Extract:
Corpora: corpus equilibrium?

Jean Hudson (jhudson@cup.cam.ac.uk)
Thu, 9 Oct 1997 14:03:40 +0100

Whoah there Jem Clear...

I'm not suggesting for a moment that balancing corpora on the basis of word
frequency in texts is the way to God's truth about language. I agree with
the sea analogy - to the extent that, yes, it's a bucketful here, a
bucketful there, and measuring the magnesium content tells me nothing about
the depth to the sea bottom or what life forms are supported there. But you
have to agree that taking odd bucketfuls from different parts of the globe
on the basis of known facts about local conditions makes laboratory
investigations a squidge more informative than they would be if they were
based on what could be pumped through a direct pipeline in the Thames estuary.

One alternative, of course, is to admit defeat and go read a good book -
only to discover that there are more things in language than were dreamed of
in any philosophy.

Another is to treat your corpus as a tool - no more, no less. If you're
wanting to drive in a nail, you use a hammer, and for a screw, a screwdriver
(I like analogies, too). Some (like my colleague, on whose behalf I posted
the query) use corpora to study the vocabulary of the language. To them, a
balanced corpus is one which has texts that contain 'a bit of everything' in
the way of vocabulary. Some (like me) are interested in the effects of
different interpersonal relationships on form/meaning choices in discourse.

Data excerpts:

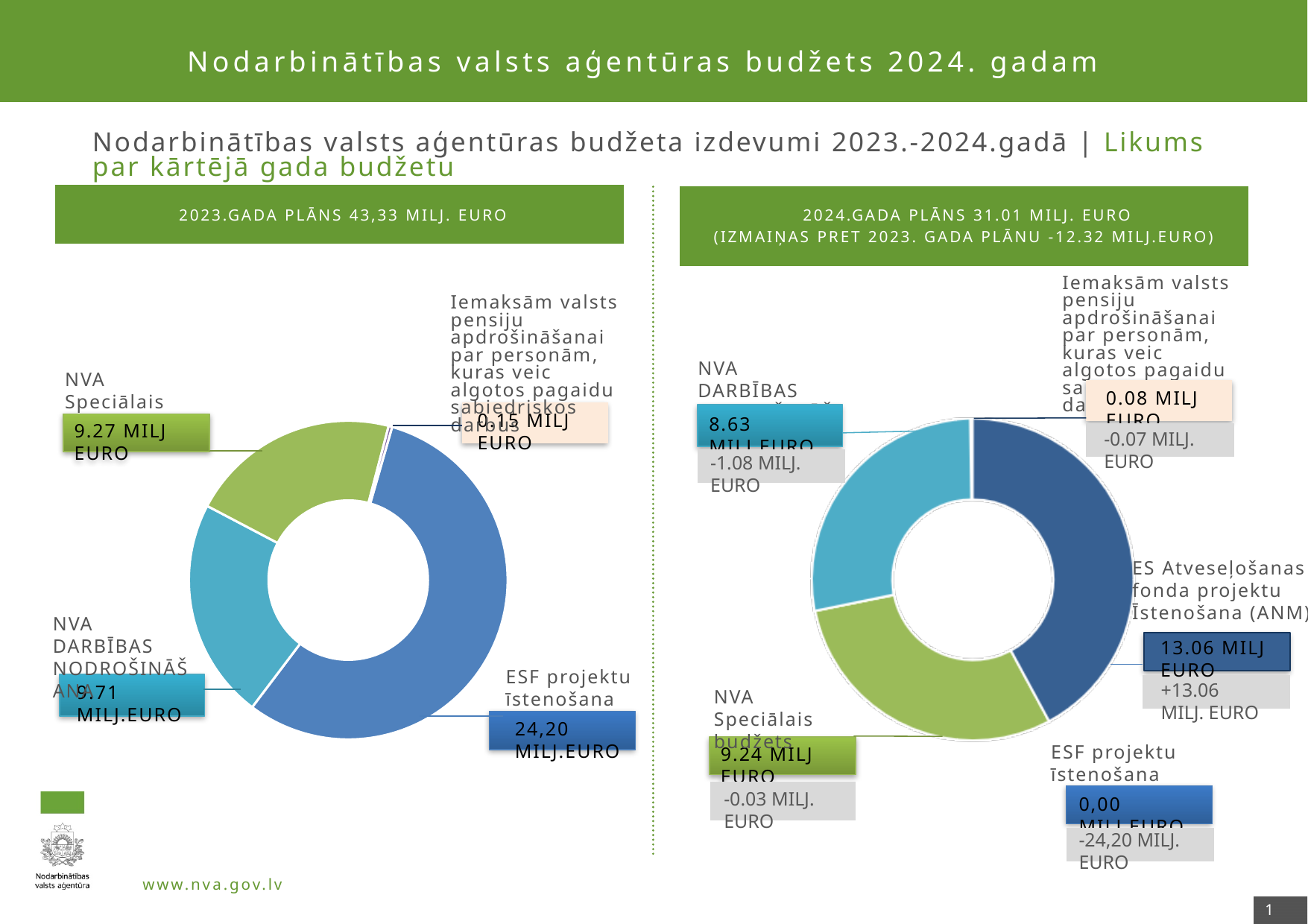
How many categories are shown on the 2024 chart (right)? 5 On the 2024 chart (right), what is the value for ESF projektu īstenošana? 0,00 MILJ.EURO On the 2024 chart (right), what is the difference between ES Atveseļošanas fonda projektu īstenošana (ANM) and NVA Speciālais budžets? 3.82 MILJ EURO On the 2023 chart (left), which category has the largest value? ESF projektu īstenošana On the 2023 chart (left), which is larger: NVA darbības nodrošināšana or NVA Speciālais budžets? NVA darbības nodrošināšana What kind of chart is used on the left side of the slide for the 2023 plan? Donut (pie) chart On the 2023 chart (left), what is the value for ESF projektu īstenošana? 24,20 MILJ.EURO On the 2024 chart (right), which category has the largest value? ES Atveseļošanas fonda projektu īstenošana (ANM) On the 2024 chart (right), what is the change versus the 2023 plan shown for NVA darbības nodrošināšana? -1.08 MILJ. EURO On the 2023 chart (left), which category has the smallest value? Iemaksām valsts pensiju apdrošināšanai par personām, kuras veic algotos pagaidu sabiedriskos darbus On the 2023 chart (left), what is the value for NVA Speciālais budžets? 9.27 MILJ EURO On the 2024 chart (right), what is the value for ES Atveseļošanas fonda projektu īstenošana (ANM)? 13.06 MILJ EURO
...
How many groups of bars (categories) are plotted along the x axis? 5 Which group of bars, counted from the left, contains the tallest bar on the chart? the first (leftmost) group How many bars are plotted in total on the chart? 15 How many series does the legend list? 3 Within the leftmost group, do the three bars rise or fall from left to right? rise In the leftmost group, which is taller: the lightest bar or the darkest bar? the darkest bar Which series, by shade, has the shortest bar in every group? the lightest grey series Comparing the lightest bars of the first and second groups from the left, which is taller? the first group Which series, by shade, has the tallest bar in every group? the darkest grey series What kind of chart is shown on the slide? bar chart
...
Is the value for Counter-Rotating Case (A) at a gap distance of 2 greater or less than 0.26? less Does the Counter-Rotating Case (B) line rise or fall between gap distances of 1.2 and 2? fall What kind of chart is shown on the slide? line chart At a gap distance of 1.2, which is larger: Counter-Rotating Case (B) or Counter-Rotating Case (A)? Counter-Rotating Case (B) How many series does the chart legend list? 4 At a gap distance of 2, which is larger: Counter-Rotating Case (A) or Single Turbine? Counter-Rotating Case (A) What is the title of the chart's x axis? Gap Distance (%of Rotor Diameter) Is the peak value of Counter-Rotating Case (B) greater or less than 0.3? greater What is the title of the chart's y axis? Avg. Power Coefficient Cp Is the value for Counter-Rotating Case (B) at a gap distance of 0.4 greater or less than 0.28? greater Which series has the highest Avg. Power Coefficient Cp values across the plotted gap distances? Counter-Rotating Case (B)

Activity:
Extend the mailing-list post on corpus balance from the point at which it ends.

Task output:
For me a balanced corpus is 'a bit of everyone'.

But seriously, I think there's been a slight mis-communication here,
probably caused by my use of that ever so loaded word 'balance'. In the BNC
debate I, too, would have sided with John and Willem - and yourself. It is
true that all too many corpus users carry out their work in an aura of
religious fervour, where The Corpus is The Bible. Of course it's not - it's
a pair of specs that might help you read a bit more clearly.

But enough's enough - I think I'll toddle off and get me another thimbleful...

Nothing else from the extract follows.